Fisher Parrish is pleased to present "Beaded Talisman for Unwell Daughter", a solo exhibition of new works by Los Angeles based artist Annelie McKenzie, organized by artist and curator Adrianne Rubenstein.

A path exists among these works that beckons to the history I actually want to be a part of. The appropriation is utterly appropriate. The tableaux themselves are like vignettes from within a story, and let’s say that book is a bit archaic, and the scenes feel as if you’re discovering them by candlelight. You were sleeping in a dimly lit auditorium, spiderwebs accumulating along the ceiling; there was a brief discussion of female artists.

"Beaded Talisman for Unwell Daughter" is a painting of a woman jaundiced from illness, her face a donut slathered in custard creme—a detailed prop among frilly blankets. The subject of the work is Anna Alma Tadema, a British artist from a family of artists, born in 1867 and deceased in poverty and obscurity in 1943. Tadema is remembered as a subject from within her more famous father’s paintings, although he died forgotten and penniless too. The basis for McKenzie’s painting is an exquisitely detailed self-portrait, a watercolor which somehow survived, and a cryptic memento—a finite collapsing of past and present.

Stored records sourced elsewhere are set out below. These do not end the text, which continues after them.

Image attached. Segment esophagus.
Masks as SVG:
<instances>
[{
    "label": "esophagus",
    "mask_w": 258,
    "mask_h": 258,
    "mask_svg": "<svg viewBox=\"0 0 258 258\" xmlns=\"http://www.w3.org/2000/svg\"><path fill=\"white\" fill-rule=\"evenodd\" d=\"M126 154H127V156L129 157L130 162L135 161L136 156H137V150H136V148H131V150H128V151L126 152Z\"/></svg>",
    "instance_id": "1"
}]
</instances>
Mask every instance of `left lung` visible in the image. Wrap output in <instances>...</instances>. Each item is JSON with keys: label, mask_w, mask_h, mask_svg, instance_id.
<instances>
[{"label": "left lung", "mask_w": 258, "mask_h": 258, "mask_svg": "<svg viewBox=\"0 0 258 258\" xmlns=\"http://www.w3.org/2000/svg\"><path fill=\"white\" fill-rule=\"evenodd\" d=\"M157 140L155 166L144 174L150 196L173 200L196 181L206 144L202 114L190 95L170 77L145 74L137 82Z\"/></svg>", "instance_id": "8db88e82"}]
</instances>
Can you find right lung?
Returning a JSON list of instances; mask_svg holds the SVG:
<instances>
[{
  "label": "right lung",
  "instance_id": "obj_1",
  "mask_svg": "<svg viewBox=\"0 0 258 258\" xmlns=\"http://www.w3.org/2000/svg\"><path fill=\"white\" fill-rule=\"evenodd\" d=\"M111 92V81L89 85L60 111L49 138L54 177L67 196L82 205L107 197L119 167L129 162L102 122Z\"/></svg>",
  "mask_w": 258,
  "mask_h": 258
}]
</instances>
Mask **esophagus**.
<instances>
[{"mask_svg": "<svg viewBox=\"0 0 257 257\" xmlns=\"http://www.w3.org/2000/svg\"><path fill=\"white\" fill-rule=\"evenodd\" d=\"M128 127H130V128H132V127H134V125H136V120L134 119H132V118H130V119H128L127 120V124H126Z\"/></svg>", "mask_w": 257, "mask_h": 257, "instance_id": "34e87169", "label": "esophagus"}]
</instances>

McKenzie’s work is brazen and brash and addresses its subject obliquely, informatively. She is a detective, but isn’t cool or slick about it. Her works are painted on purses and cocktail pouches, the likes of which may have held lipsticks and tranquilizers. Among sequences of pastoral bliss, not that those are ever quite what they seem, McKenzie addresses paintings so historic that one can recognize them by the heft of their weaponry. Her version of Artemesia Gentileschi’s ‘Jael and Sisera’, painted in pinks on a cream colored clutch, features bodies with marbleized flesh and a chemically hued background of tinted crimson. The sequins feel like a botched version of pointillism, swapping exactitude for a quality of faded and stained lace. Tiny ersatz pearls line the scalloped exterior of the bag, framing the piece while camouflaging its zipper.

The concept of purse as canvas stems from the artist’s observation that men don’t really like purses and so, it’s a witching spell that jokingly tells them to stay away. Gravely but with glee, McKenzie describes a history that has been abbreviated through misappropriation and a general lack of attention. Do you know that meme that says ‘We riot at midnight’ hidden in the body of a text about eyeliner? McKenzie’s paintings are a tribute to a great many such riots, inviting us to experience the joy and fascination of telling one’s story through the channels of the past.